Da pochissime ore Facebook, che come sempre si rinnova e tenta di apportare miglioramenti costanti per accontentare i propri utenti (come più volte abbiamo sottolineato) , ha iniziato a sperimentare un nuovo tipo di advertising all’interno del social network.

Se infatti fino a qualche tempo fa era possibile pubblicizzare la propria attività unicamente attraverso le cosiddette inserzioni o le sponsored stories, oggi gli strumenti di advertising si moltiplicano e soprattutto si propongono di mettere maggiormente in evidenza i post dei clienti interessati a pubblicizzarsi.

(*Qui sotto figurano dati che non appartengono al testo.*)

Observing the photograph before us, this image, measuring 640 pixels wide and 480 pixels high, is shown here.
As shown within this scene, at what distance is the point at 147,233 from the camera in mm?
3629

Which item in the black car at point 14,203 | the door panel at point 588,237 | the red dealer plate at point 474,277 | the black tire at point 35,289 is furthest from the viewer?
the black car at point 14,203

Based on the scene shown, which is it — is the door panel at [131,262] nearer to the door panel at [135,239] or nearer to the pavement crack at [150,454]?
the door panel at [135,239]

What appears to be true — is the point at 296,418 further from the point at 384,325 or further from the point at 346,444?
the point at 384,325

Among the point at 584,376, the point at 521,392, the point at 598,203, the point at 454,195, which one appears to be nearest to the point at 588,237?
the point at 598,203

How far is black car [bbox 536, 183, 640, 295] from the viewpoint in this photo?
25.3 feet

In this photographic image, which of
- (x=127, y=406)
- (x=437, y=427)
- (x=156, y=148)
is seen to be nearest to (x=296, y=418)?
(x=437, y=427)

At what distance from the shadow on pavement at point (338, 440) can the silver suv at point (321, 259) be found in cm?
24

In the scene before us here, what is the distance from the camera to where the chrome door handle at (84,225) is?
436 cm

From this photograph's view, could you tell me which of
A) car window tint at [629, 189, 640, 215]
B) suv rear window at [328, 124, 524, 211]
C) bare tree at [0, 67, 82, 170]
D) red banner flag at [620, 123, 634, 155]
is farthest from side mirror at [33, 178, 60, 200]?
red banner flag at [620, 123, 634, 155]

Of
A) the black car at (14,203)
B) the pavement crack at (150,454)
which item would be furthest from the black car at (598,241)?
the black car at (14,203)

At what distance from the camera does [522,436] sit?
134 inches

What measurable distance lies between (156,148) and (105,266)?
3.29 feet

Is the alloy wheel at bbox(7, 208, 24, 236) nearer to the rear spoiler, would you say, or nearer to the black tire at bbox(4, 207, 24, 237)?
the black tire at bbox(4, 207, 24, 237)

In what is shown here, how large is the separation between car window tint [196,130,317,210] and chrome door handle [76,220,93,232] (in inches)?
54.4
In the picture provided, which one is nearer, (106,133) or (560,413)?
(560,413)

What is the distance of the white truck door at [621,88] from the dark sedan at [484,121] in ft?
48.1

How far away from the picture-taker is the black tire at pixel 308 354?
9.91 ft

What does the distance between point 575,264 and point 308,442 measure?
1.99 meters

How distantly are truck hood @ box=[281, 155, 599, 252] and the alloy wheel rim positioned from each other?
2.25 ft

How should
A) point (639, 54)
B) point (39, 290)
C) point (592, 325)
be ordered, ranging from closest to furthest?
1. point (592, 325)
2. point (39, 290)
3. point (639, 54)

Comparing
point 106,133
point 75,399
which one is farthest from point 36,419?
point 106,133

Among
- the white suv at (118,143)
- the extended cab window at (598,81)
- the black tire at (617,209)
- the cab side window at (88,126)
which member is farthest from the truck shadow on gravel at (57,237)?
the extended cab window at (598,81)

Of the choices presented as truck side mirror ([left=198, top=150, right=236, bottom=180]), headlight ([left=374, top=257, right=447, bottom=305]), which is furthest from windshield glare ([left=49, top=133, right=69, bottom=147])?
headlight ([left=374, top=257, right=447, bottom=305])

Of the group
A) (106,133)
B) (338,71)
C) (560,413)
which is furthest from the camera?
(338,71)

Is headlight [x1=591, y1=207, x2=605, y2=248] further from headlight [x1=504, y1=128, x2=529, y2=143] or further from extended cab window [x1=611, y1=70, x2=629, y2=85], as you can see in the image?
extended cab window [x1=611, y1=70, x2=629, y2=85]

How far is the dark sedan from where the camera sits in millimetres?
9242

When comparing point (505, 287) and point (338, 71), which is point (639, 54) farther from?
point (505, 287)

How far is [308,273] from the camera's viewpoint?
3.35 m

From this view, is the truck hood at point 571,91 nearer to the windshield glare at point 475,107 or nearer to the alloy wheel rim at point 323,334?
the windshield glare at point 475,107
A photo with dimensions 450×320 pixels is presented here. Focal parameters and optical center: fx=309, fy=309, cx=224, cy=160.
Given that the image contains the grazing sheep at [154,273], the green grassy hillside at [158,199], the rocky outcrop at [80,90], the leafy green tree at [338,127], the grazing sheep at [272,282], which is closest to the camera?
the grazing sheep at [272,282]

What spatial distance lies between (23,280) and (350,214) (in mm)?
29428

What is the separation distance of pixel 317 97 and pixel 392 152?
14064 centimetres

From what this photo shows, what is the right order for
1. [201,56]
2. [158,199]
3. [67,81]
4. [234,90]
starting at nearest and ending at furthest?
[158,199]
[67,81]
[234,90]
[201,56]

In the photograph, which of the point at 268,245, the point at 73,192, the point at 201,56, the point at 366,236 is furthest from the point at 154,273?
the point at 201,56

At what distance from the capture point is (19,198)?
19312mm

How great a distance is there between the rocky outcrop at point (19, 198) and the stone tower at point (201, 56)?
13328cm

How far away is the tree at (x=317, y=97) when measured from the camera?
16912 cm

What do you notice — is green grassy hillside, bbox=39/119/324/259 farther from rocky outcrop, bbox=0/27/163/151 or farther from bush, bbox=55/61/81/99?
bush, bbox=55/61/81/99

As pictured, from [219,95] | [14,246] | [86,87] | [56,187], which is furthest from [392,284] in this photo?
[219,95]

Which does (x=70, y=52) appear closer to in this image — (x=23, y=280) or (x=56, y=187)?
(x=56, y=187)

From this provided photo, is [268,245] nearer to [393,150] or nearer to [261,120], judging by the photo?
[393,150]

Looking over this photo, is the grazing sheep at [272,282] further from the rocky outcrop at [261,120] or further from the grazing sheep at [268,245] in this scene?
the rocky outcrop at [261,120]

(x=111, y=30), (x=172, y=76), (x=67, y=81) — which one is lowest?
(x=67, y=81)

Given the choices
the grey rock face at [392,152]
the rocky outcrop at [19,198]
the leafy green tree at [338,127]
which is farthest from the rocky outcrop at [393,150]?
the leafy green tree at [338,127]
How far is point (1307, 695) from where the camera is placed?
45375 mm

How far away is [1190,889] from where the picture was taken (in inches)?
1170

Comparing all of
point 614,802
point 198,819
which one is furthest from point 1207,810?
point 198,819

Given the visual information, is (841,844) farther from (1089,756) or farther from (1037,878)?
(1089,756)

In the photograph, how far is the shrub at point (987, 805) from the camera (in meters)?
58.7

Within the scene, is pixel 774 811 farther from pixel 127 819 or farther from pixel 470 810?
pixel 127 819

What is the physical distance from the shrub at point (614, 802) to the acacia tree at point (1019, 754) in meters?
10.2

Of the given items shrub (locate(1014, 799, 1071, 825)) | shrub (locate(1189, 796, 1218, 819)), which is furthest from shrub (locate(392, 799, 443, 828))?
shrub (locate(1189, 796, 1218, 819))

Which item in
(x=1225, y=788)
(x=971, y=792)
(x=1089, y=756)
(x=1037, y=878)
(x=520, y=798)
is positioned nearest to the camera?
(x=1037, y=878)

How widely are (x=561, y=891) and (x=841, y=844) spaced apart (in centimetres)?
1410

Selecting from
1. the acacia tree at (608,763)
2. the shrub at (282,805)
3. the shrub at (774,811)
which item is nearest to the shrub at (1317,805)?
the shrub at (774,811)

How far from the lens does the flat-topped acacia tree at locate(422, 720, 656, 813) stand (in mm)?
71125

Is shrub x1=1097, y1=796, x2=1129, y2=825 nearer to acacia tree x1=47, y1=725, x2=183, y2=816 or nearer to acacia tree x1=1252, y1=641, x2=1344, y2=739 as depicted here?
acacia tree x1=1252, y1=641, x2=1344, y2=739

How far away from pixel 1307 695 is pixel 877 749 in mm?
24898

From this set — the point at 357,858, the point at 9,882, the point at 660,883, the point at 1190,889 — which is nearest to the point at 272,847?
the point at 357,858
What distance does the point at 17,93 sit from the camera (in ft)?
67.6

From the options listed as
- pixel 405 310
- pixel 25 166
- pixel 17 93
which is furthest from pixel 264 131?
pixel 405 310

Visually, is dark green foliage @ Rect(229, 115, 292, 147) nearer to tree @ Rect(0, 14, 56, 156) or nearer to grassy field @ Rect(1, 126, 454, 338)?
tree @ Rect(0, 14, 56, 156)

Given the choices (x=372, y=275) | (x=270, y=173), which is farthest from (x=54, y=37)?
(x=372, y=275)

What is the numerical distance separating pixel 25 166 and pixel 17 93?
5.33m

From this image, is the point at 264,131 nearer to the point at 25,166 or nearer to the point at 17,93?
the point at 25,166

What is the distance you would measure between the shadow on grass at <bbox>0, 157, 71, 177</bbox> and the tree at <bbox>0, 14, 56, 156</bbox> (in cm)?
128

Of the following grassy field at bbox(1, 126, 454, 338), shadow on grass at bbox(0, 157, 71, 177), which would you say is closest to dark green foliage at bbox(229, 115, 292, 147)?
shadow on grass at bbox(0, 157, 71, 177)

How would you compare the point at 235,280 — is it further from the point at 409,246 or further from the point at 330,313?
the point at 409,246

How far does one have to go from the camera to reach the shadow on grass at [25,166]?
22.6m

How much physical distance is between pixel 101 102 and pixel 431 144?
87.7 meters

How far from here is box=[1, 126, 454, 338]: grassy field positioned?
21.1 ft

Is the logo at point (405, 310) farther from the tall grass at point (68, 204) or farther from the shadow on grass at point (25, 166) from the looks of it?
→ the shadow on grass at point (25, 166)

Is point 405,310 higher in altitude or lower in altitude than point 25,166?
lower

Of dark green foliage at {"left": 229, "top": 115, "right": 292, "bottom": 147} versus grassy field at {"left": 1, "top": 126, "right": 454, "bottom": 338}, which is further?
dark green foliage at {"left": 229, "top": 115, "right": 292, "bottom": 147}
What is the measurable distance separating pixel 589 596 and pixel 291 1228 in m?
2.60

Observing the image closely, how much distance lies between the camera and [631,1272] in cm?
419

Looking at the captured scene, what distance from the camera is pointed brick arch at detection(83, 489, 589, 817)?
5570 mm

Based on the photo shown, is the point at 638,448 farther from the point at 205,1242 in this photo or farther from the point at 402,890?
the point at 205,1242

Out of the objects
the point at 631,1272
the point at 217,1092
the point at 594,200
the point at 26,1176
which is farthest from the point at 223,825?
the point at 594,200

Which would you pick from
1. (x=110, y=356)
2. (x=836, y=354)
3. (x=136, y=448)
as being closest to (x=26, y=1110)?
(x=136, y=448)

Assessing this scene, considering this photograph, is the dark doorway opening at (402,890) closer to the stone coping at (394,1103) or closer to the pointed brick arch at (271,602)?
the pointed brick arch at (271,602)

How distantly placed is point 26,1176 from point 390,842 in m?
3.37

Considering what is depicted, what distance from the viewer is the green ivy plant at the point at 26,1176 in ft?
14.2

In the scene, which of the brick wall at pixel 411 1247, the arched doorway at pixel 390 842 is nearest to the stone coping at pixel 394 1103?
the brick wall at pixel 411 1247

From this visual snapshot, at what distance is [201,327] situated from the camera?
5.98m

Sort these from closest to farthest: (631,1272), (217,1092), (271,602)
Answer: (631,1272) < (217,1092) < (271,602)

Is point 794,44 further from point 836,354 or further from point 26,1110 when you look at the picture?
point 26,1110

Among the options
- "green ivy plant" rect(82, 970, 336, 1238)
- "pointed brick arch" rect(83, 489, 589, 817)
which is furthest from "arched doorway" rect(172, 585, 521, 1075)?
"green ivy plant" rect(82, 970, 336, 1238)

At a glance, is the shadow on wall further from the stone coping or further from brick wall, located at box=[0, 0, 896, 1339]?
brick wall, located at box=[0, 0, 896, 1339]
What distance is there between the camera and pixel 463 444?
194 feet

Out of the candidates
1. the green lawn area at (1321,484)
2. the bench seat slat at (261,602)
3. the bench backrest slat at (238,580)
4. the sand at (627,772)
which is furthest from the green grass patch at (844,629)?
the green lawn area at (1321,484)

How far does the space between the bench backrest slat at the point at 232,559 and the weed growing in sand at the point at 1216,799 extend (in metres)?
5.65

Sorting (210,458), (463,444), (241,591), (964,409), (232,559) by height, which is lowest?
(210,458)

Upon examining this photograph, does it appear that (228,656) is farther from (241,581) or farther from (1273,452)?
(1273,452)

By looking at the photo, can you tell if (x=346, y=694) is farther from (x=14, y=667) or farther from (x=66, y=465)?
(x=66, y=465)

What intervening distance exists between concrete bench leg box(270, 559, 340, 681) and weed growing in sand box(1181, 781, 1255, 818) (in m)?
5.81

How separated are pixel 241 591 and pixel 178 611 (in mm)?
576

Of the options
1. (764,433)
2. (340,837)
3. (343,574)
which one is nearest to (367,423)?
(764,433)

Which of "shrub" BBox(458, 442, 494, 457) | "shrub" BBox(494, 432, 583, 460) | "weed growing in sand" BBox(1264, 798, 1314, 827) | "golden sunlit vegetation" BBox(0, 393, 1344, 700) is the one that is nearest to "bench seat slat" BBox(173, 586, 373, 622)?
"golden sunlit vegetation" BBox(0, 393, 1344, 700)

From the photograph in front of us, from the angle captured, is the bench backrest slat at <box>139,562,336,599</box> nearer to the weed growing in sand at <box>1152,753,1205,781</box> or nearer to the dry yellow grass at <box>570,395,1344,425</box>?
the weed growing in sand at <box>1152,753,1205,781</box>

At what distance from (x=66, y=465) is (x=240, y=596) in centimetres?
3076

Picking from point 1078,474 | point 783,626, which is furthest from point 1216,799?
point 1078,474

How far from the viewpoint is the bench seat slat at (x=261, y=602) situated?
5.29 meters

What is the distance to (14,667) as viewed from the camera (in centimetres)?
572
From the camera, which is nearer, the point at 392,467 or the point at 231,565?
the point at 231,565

Attraverso il metodo di marketing tradizionale che Facebook metteva a disposizione infatti, era possibile creare un solo piccolo annuncio, fac-simile di un ipotetico annuncio cartaceo, nel quale erano contenute poche semplici informazioni sul brand o su un determinato prodotto, il tutto corredato da immagine e link rappresentativi del sito web.
La piccola inserzione appariva nella colonna di destra delle schermate del social network, molto spesso trascurata e in seconda pagina rispetto alle, molto più evidenti, notizie degli amici e dei conoscenti che invece apparivano direttamente in bacheca. Già con le Sponsored Stories Facebook aveva cercato di mettere maggiormente in risalto il coinvolgimento di aziende e marchi all’interno del social network permettendo ai like e ai commenti fatti dagli amici nelle pagine business di apparire in bacheca.

Da oggi Facebook ha fatto un vero e proprio salto di qualità in questi termini in quanto ha deciso di pubblicizzare direttamente le pagine di aziende e brand all’interno delle bacheche di tutti gli utenti.

Ovviamente appariranno solamente le pubblicità dedicate a pagine simili a quelle a cui ciascun utente ha già dato consenso attraverso i “Mi piace”, in questo modo nessuno troverà news feed di pagine assolutamente non gradite.
Si può ipotizzare che il popolo di Facebook non accoglierà esattamente entusiasta la notizia, dal momento che la nuova strategia pubblicitaria è molto più invadente della precedente e specialmente perché diffuse sono già state le lamentele per i recenti cambiamenti dovuti all’introduzione della Timeline. D’altra parte l’impero di Mark Zukerberg si fonda quasi interamente sugli investimenti pubblicitari, e pensare che non avrebbe incrementato gli strumenti a favore di questi interventi sarebbe stato ingenuo.

Quel che è certo è che il nuovo advertising rappresenta una nuova e entusiasmante frontiera per le agenzie pubblicitarie e per le aziende o i marchi interessati a farsi un nome all’interno del social network in blu…volete provare anche voi?